The returned DNA string is formed by concatenating the DNA for each of the regions that make up the location.

proteins_to_fids

$return = $obj->proteins_to_fids($proteins)
Parameter and return types
$proteins is a proteins
$return is a reference to a hash where the key is a protein and the value is a fids
proteins is a reference to a list where each element is a protein
protein is a string
fids is a reference to a list where each element is a fid
fid is a string

Description

proteins_to_fids takes as input a list of proteins (i.e., a list of md5s) and returns for each a set of protein-encoding fids that have the designated sequence as their translation. That is, for each sequence, the returned fids will be the entire set (within Kbase) that have the sequence as a translation.

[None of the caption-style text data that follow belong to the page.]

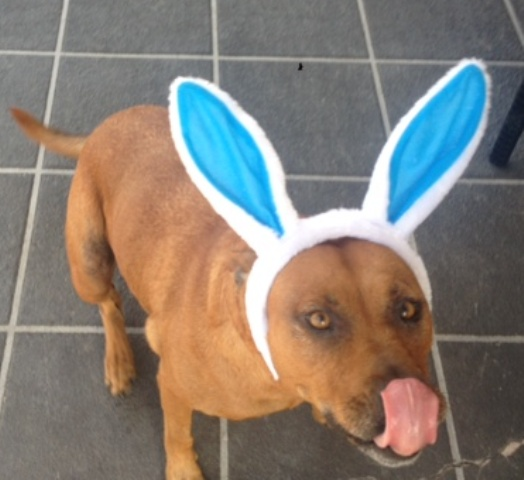 All About Pet Care_Easter Bunny Jessie Rainbow_Net_Best.JPG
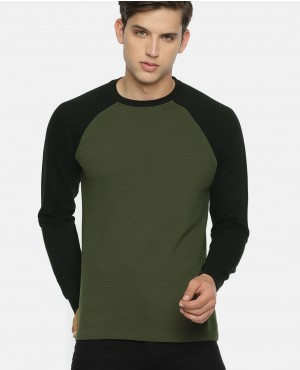Men Olive Green & Black Round Neck Sweatshirt
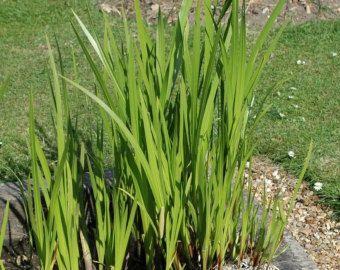 Sweetflag Acorus calamus native ohio water loving plant ...   340 x 270 jpeg 28kB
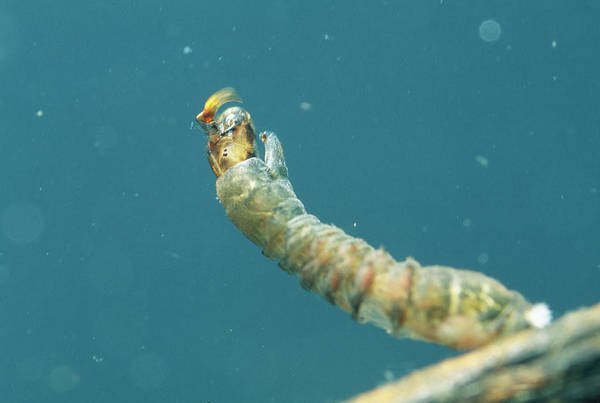 Ghana Wall Art - Photograph - Black Fly Larva Feeding by Sinclair Stammers/science Photo Library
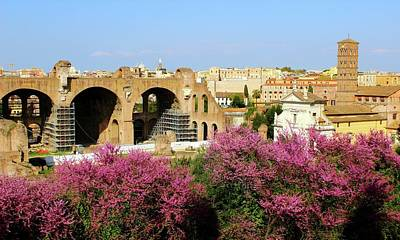 Photograph - A View In Rome by Janice Aponte
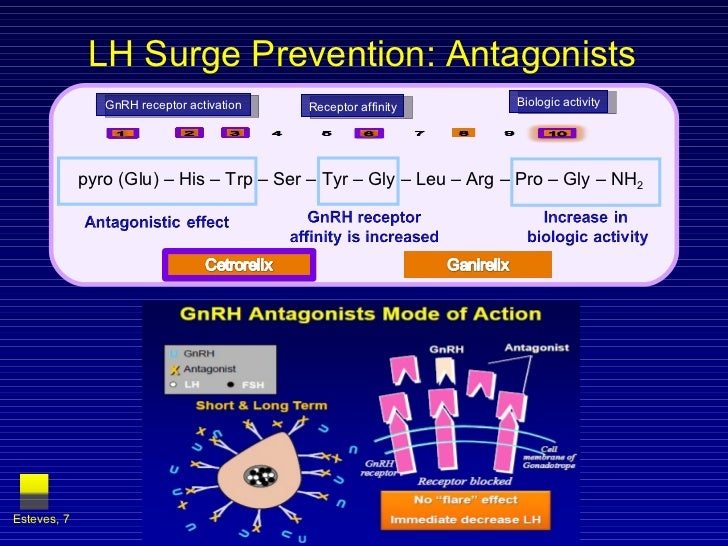 LH Surge Prevention: Antagonists  Esteves,  pyro (Glu) – His – Trp – Ser – Tyr – Gly – Leu – Arg – Pro – Gly – NH 2 GnRH r...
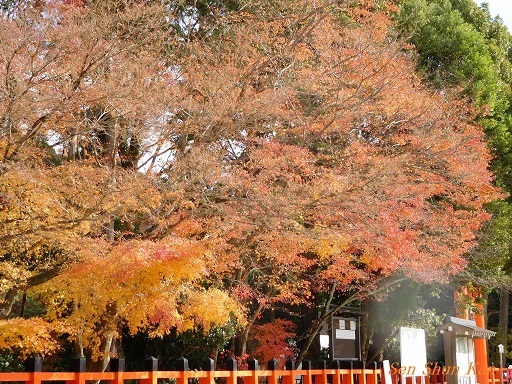 上賀茂神社 名残の紅葉  2017年12月1日_a0164068_16471066.jpg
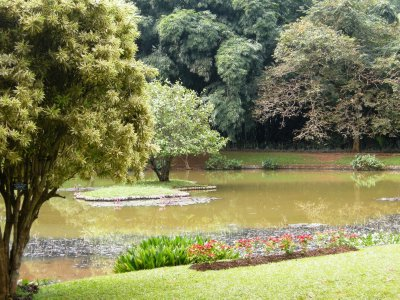 The Lake in the Peredeniya Botanical Gardens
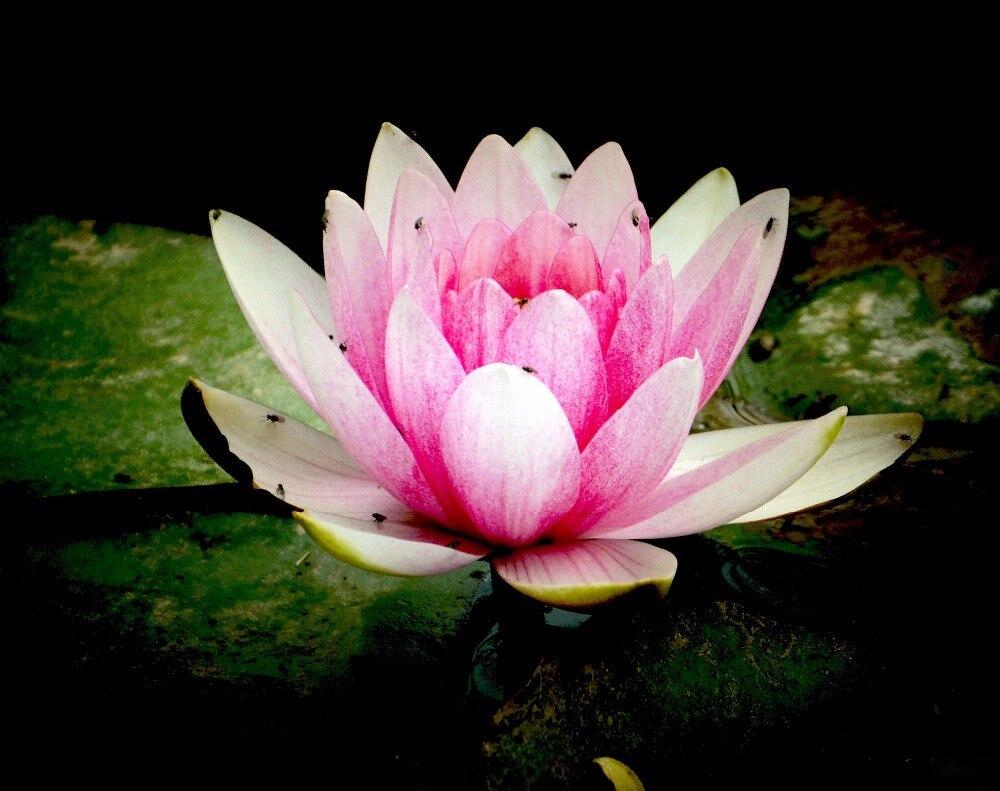 5 Pack Helena Rubinstein Red Lotus Flower Water Lily Flower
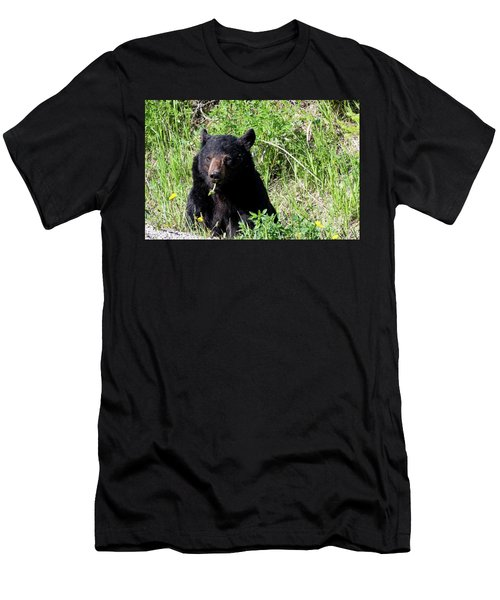 Dandelion Bear Men's T-Shirt (Athletic Fit)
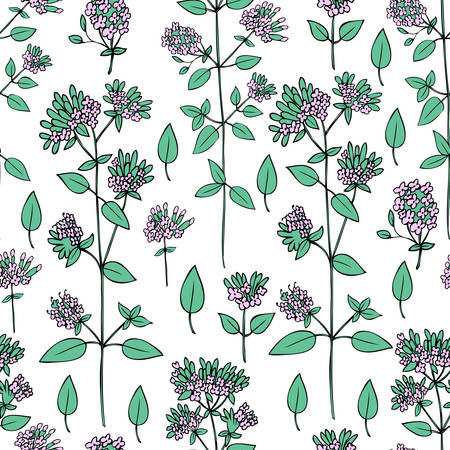 Seamless floral pattern Blossoming Oregano flowers vector hand drawn healing herb isolated on white background, food botanical illustration, Marjoram texture design for cosmetic, menu, wallpaper Vectores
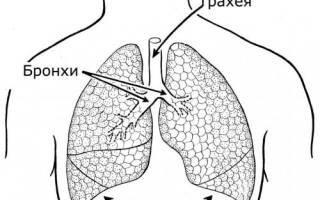 Задыхаюсь от табачного дыма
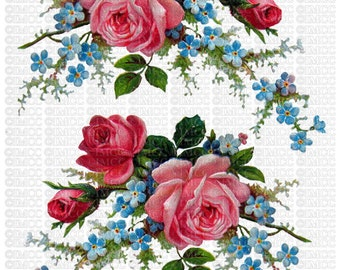 Instant Digital Download Cottage Pink Roses Cabbage Blue Forget Me Nots Flowers Floral Vintage Era Transparent Background PNG - U Print ECS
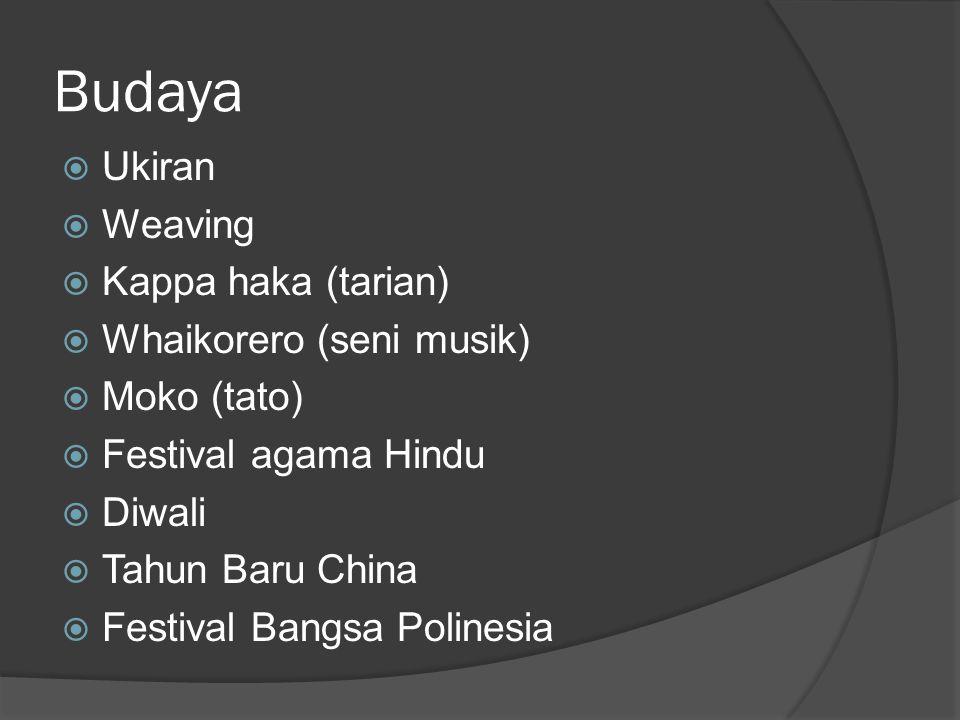 Budaya  Ukiran  Weaving  Kappa haka (tarian)  Whaikorero (seni musik)  Moko (tato)  Festival agama Hindu  Diwali  Tahun Baru China  Festival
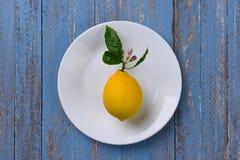 Λεμόνι στο άσπρο πιάτο Στοκ εικόνες με δικαίωμα ελεύθερης χρήσης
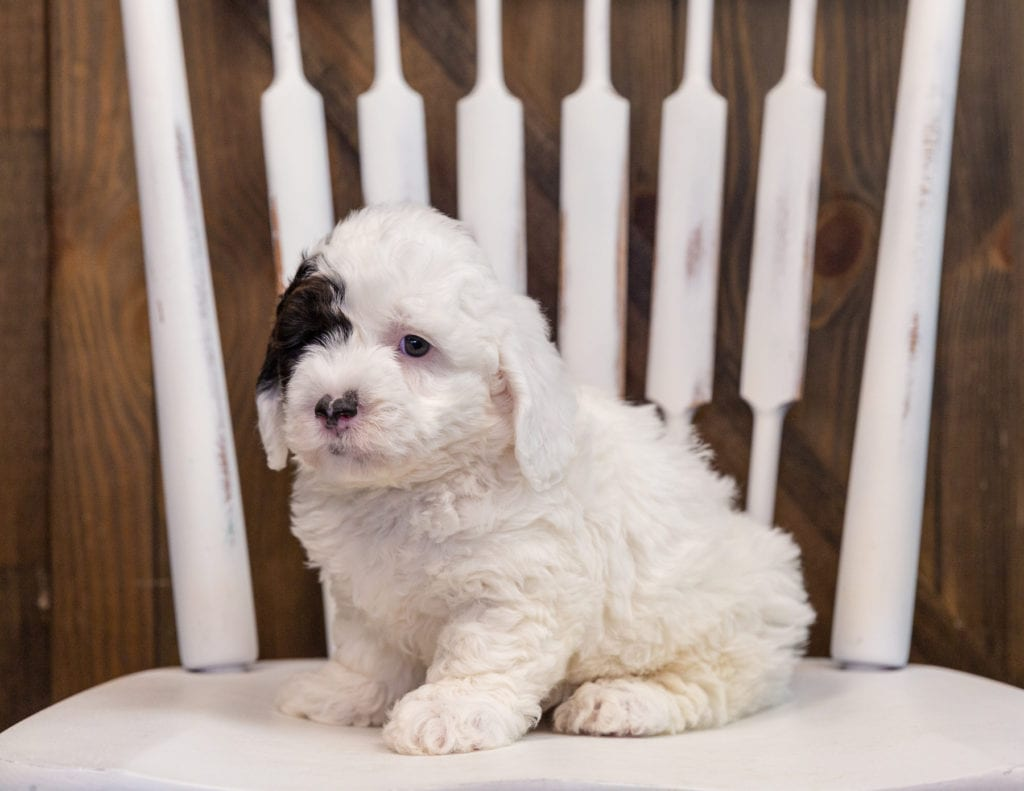 Addie is an F1 Sheepadoodle that should have  and is currently living in Mexico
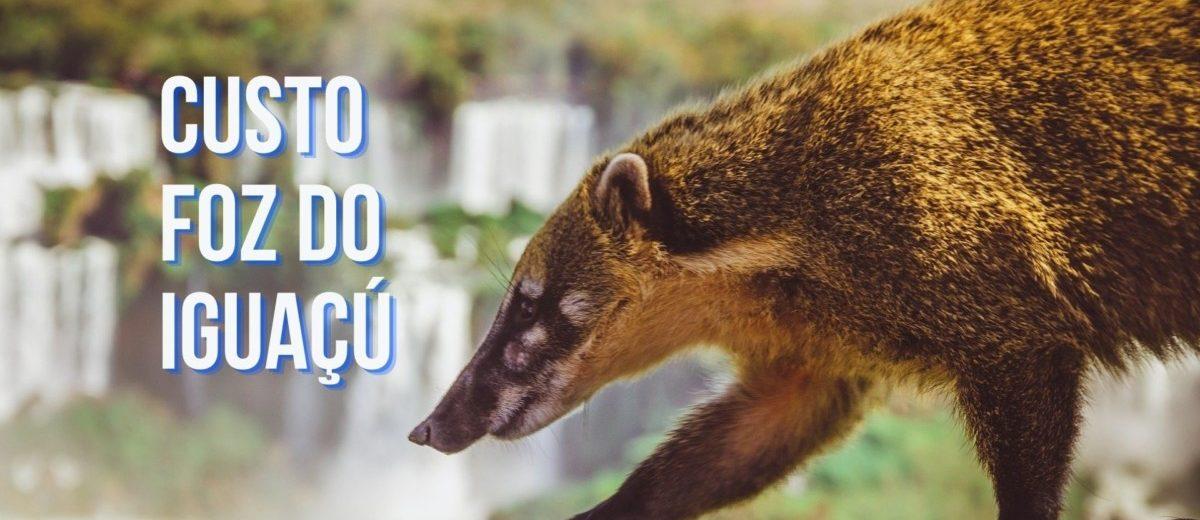quanto custa viajar para foz do iguacu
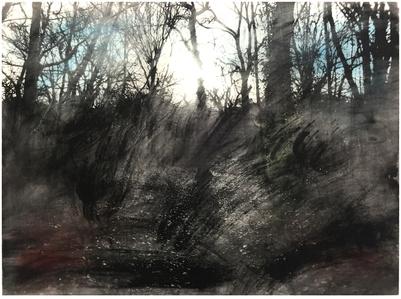 Queens Wood 1.4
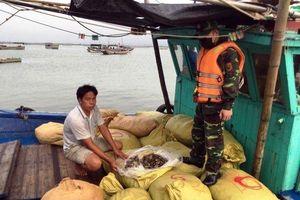 Bắt giữ gần chín tấn thủy sản vận chuyển trái phép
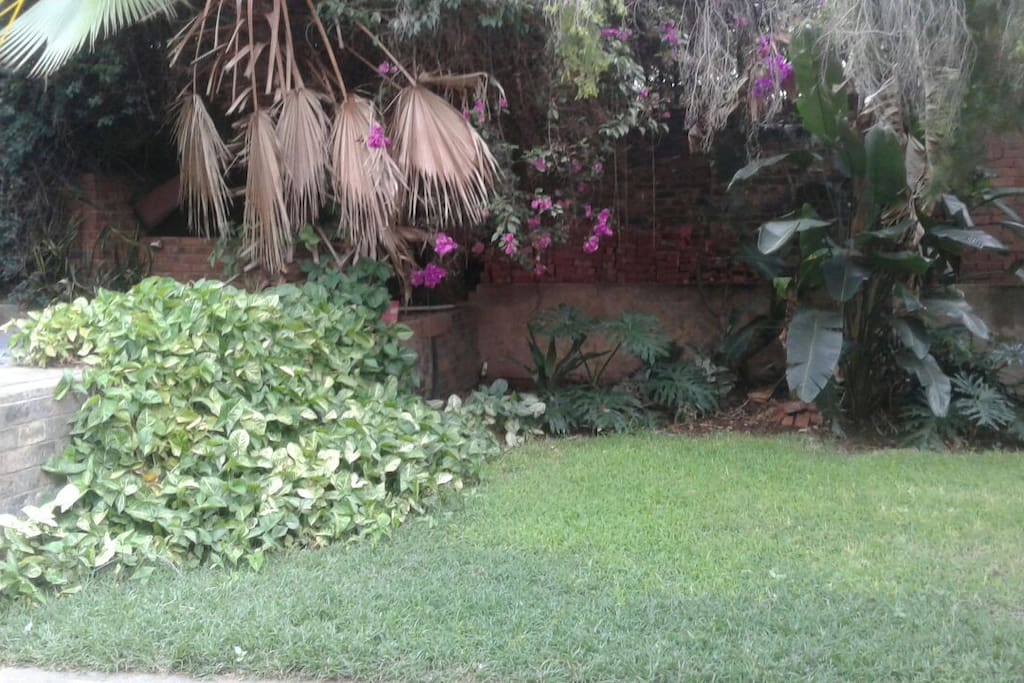 garden near braai area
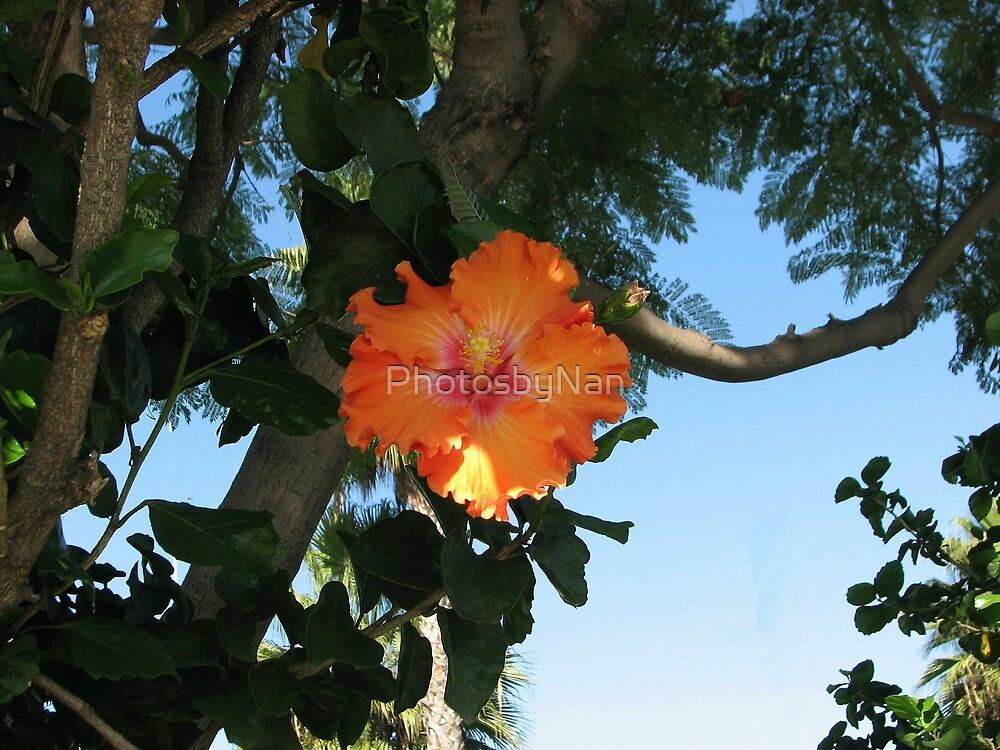 Orange Hibiscus by PhotosbyNan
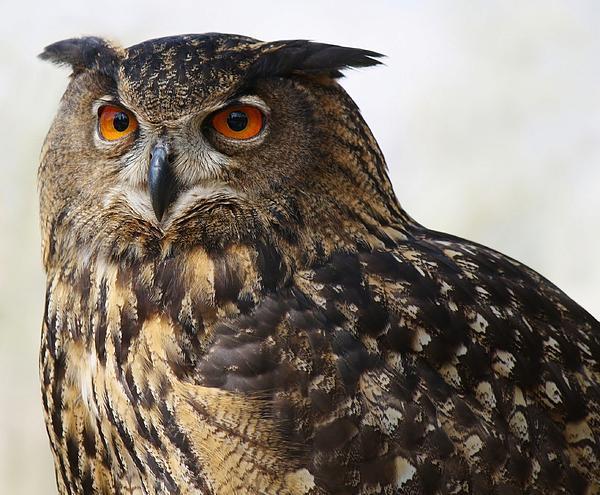 Beautiful Owl Print by Paulette Thomas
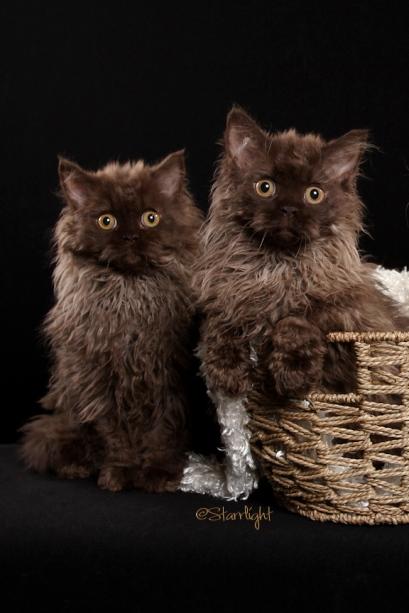 Beyonce & Kokomo kittens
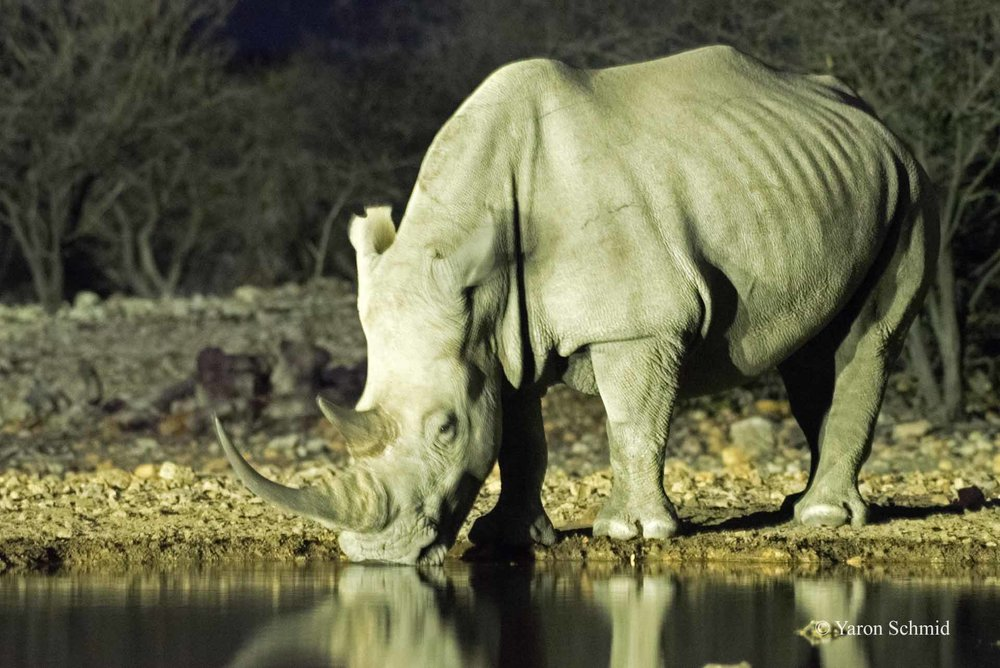 Rhino in the Night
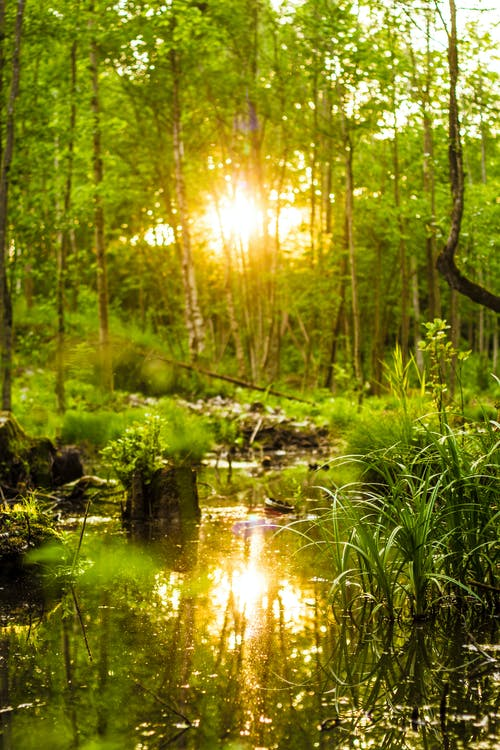 Free stock photo of dense forest, pond, sun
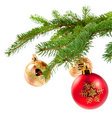 Decorations on pine branches Royalty Free Stock Image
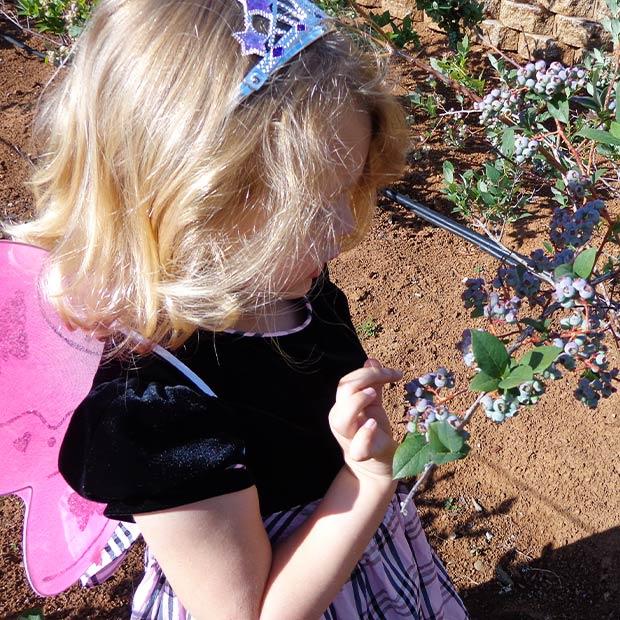 explore-fudge-factory-farm-blueberries-001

proteins_to_protein_families

$return = $obj->proteins_to_protein_families($proteins)
Parameter and return types
$proteins is a proteins
$return is a reference to a hash where the key is a protein and the value is a protein_families
proteins is a reference to a list where each element is a protein
protein is a string
protein_families is a reference to a list where each element is a protein_family
protein_family is a string

Description

Protein families contain a set of isofunctional homologs. proteins_to_protein_families can be used to look up is used to get the set of protein_families containing a specified protein. For performance reasons, you can submit a batch of proteins (i.e., a list of proteins), and for each input protein, you get back a set (possibly empty) of protein_families. Specific collections of families (e.g., FIGfams) usually require that a protein be in at most one family. However, we will be integrating protein families from a number of sources, and so a protein can be in multiple families.

proteins_to_literature

$return = $obj->proteins_to_literature($proteins)
Parameter and return types
$proteins is a proteins
$return is a reference to a hash where the key is a protein and the value is a pubrefs
proteins is a reference to a list where each element is a protein
protein is a string
pubrefs is a reference to a list where each element is a pubref
pubref is a reference to a list containing 3 items:
	0: a string
	1: a string
	2: a string

Description

The routine proteins_to_literature can be used to extract the list of papers we have associated with specific protein sequences. The user should note that in many cases the association of a paper with a protein sequence is not precise. That is, the paper may actually describe a closely-related protein (that may not yet even be in a sequenced genome). Annotators attempt to use best judgement when associating literature and proteins. Publication references include [pubmed ID,URL for the paper, title of the paper]. In some cases, the URL and title are omitted. In theory, we can extract them from PubMed and we will attempt to do so.

proteins_to_functions

$return = $obj->proteins_to_functions($proteins)
Parameter and return types
$proteins is a proteins
$return is a reference to a hash where the key is a protein and the value is a fid_function_pairs
proteins is a reference to a list where each element is a protein
protein is a string
fid_function_pairs is a reference to a list where each element is a fid_function_pair
fid_function_pair is a reference to a list containing 2 items:
	0: a fid
	1: a function
fid is a string
function is a string

Description

The routine proteins_to_functions allows users to access functions associated with specific protein sequences. The input proteins are given as a list of MD5 values (these MD5 values each correspond to a specific protein sequence). For each input MD5 value, a list of [feature-id,function] pairs is constructed and returned. Note that there are many cases in which a single protein sequence corresponds to the translation associated with multiple protein-encoding genes, and each may have distinct functions (an undesirable situation, we grant).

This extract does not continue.